Here’s a short rant: Have you seen the Sherwin-Williams logo “Cover the Earth” with the earth getting drenched in blood-red paint?  Dear god, is there a more awful logo out there?

We purchased our broken down house in 2011 and have fixed it up since then with a lot of earth inside and out. Building with earth is not just for new houses and cabins but also for remodeling conventional homes, like ours. Here’s what we’ve done (consider this my list of tips):

• Applied clay paint over our existing paint in our bedroom

• Earth-plastered our living room over our old paint and drywall

• Added an earthen floor section to our living room

• Repaired original stick-framed walls with light-straw clay infill and earthen plaster in our mudroom and bathroom

• Built earthbag landscaping walls to define spaces and create beauty

• Built a cob pizza oven in our front yard and a cob “stoven” on our porch for summer slow-cooking

• Made earthen plaster art and paintings for around the property (easy to do on old drywall pieces)

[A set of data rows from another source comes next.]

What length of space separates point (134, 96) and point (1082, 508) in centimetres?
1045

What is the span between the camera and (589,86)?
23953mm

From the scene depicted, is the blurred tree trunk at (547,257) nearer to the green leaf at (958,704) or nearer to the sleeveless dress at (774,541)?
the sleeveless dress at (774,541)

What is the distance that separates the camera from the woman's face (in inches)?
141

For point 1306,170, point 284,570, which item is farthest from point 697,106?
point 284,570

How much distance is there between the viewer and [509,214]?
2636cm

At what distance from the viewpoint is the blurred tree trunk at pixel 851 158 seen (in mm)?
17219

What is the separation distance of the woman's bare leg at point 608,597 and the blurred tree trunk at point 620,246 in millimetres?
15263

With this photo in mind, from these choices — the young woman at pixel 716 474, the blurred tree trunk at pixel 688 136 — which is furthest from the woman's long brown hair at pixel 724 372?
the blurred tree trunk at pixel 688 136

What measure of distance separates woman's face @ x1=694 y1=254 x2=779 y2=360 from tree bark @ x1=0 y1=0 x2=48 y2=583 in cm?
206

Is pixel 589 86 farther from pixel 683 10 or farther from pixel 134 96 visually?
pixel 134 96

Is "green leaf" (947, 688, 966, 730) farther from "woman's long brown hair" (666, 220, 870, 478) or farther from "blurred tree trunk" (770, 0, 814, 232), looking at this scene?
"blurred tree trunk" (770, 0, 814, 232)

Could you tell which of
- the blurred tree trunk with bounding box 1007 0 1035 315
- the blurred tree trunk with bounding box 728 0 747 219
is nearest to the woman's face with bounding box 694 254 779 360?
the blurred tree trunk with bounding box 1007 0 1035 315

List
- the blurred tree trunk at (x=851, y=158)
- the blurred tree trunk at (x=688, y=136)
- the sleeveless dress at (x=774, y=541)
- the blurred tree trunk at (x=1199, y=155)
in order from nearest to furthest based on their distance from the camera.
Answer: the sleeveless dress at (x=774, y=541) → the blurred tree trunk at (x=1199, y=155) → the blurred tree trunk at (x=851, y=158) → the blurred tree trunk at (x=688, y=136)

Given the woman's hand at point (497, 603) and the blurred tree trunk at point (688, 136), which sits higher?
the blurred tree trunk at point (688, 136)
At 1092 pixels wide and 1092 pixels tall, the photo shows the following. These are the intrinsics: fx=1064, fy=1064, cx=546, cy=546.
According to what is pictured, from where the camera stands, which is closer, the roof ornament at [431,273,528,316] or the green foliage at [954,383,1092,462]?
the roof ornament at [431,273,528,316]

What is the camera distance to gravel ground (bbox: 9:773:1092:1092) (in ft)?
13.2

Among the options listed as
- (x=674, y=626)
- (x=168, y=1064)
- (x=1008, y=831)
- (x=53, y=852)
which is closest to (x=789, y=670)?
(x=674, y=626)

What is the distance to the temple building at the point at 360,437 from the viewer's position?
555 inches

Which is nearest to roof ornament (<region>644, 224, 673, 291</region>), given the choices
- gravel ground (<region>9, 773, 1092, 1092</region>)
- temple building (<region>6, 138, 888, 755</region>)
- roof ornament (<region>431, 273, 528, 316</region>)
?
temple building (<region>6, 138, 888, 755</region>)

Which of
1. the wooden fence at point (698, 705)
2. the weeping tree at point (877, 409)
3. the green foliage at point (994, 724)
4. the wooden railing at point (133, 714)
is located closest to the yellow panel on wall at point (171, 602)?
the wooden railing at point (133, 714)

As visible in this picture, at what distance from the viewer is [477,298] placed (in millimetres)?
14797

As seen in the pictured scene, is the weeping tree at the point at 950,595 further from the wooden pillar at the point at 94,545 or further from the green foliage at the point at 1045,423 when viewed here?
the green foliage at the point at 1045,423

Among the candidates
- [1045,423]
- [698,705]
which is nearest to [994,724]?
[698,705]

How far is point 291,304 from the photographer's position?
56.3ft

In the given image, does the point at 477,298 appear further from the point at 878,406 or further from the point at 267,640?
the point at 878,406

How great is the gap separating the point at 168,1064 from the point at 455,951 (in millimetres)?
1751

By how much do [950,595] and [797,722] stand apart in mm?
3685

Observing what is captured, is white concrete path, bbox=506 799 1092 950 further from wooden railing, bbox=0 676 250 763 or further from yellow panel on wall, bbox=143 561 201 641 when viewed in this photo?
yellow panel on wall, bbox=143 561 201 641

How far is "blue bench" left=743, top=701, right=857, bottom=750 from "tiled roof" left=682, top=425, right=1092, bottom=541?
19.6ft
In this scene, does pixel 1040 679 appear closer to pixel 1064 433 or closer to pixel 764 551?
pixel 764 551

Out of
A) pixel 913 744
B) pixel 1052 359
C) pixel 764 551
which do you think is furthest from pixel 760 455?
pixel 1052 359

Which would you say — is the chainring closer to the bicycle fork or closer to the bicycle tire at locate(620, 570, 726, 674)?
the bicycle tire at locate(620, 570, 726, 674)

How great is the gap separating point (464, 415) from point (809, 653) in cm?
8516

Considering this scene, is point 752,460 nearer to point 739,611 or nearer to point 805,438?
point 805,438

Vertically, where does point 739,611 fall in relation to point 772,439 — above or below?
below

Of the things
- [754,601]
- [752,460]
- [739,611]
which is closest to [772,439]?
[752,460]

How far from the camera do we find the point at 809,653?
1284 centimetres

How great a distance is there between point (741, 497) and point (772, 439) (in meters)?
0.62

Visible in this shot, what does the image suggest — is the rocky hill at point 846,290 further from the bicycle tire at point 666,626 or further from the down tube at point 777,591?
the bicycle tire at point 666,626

• Earthed-out an existing shed and transformed it into a lovely summer cabin

• Used earth to encapsulate and decorate a wood-fired hot tub

Made a thick, heat-retaining wall of earth in our greenhouse

• And, down the block: Poured an earthen floor in my mother-in-law’s mother-in-law cabin, an earthen hearth in her home, and built the One-day Cob House in her backyard

2 thoughts on “Building with Earth”

  1. I’m close to finishing a bungalow
    Would like to finish the interior walls with a clay top coat of sorts

    Any tips of how I can make that happen?
    THX for your reply

    Reply
    • It depends on what the substrate is. Other earthen coats can usually receive a finish coat of clay with no further preparation. If you are applying the clay over wallboard or another type of surface, you may need to paint the surface with a mixture of adhesive and sand or something that will give the clay something to adhere to.